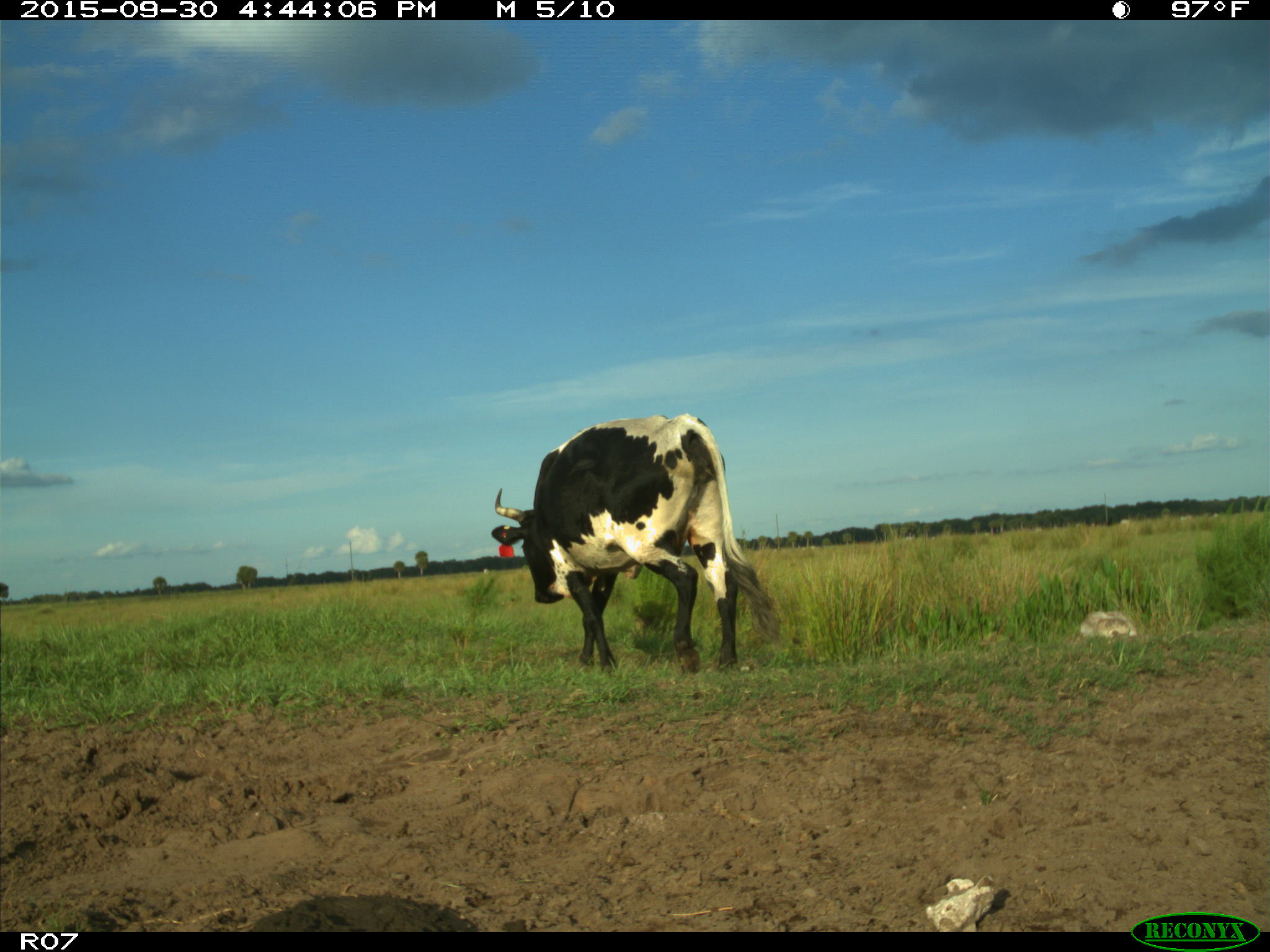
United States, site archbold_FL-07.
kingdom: Animalia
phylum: Chordata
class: Mammalia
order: Artiodactyla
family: Bovidae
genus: Bos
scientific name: Bos taurus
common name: domestic cow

☆ ☆ ☆ ☆ ☆ ☆ ☆

Copy out all of the entries exactly as they stand, with no pictures in your copy.

■ **Response area**
United States, site archbold_FL-07.
kingdom: Animalia
phylum: Chordata
class: Mammalia
order: Artiodactyla
family: Bovidae
genus: Bos
scientific name: Bos taurus
common name: domestic cow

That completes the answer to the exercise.